Yang Wen-Yun, Hormozdiari Farhad, Eskin Eleazar, Pasaniuc Bogdan
1 Department of Computer Science, University of California , Los Angeles, California.
J Comput Biol. 2015 May;22(5):451-62. doi: 10.1089/cmb.2014.0151. Epub 2014 Dec 19.
Ever since its introduction, the haplotype copy model has proven to be one of the most successful approaches for modeling genetic variation in human populations, with applications ranging from ancestry inference to genotype phasing and imputation. Motivated by coalescent theory, this approach assumes that any chromosome (haplotype) can be modeled as a mosaic of segments copied from a set of chromosomes sampled from the same population. At the core of the model is the assumption that any chromosome from the sample is equally likely to contribute a priori to the copying process. Motivated by recent works that model genetic variation in a geographic continuum, we propose a new spatial-aware haplotype copy model that jointly models geography and the haplotype copying process. We extend hidden Markov models of haplotype diversity such that at any given location, haplotypes that are closest in the genetic-geographic continuum map are a priori more likely to contribute to the copying process than distant ones. Through simulations starting from the 1000 Genomes data, we show that our model achieves superior accuracy in genotype imputation over the standard spatial-unaware haplotype copy model. In addition, we show the utility of our model in selecting a small personalized reference panel for imputation that leads to both improved accuracy as well as to a lower computational runtime than the standard approach. Finally, we show our proposed model can be used to localize individuals on the genetic-geographical map on the basis of their genotype data.

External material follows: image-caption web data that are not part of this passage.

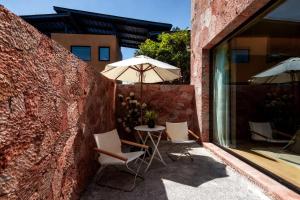 eine Terrasse mit zwei Stühlen und einem Sonnenschirm in der Unterkunft Mucheng Xichi Snow Mountain Art Resort Hotel (Baisha Ancient Town Branch) in Lijiang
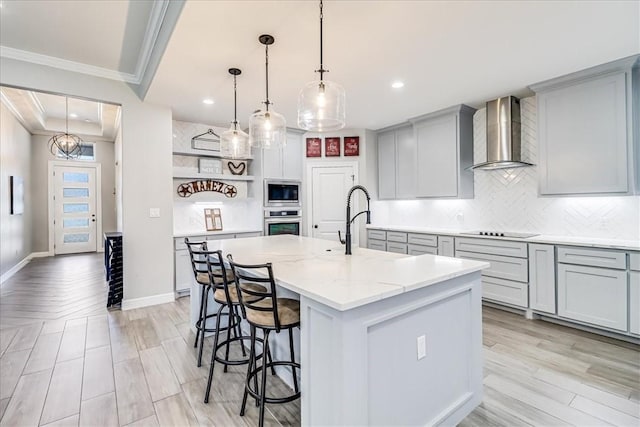 4102 Fold Ln, Corpus Christi, TX 78414 - kitchen featuring wall chimney exhaust hood, stainless steel appliances, crown molding, open shelves, and tasteful backsplash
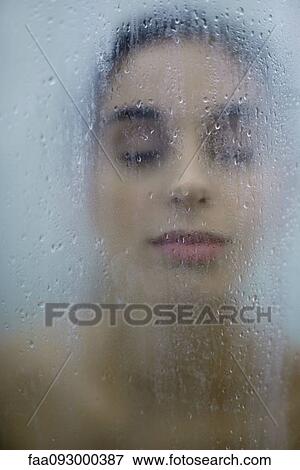 Stock Photo - Woman behind wet glass, eyes closed, close-up. Fotosearch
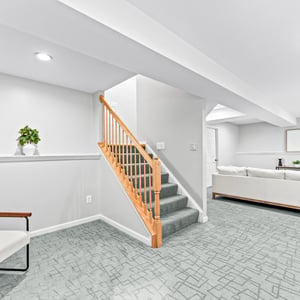 Spacious basement area featuring plush carpeting, natural light, and convenient access to the upstairs living space.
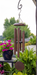 Antique Copper Personalized Memorial Wind Chime in outdoor setting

自引入以来,单倍型复制模型已被证明是对人类群体遗传变异进行建模的最成功方法之一,其应用范围从祖先推断到基因型定相和填充。受合并理论的启发,该方法假设任何染色体(单倍型)都可以建模为由从同一群体中采样的一组染色体复制而来的片段镶嵌体。该模型的核心假设是样本中的任何染色体在复制过程中先验地具有同等的贡献可能性。受最近在地理连续体中对遗传变异进行建模的工作的启发,我们提出了一种新的空间感知单倍型复制模型,该模型联合对地理和单倍型复制过程进行建模。我们扩展了单倍型多样性的隐马尔可夫模型,使得在任何给定位置,在遗传 - 地理连续体图谱中最接近的单倍型比距离远的单倍型在复制过程中先验地更有可能做出贡献。通过从千人基因组数据开始的模拟,我们表明我们的模型在基因型填充方面比标准的空间无感知单倍型复制模型具有更高的准确性。此外,我们展示了我们的模型在选择用于填充的小型个性化参考面板方面的效用,这导致与标准方法相比,准确性提高且计算运行时间更短。最后,我们表明我们提出的模型可用于根据个体的基因型数据在遗传 - 地理图谱上对其进行定位。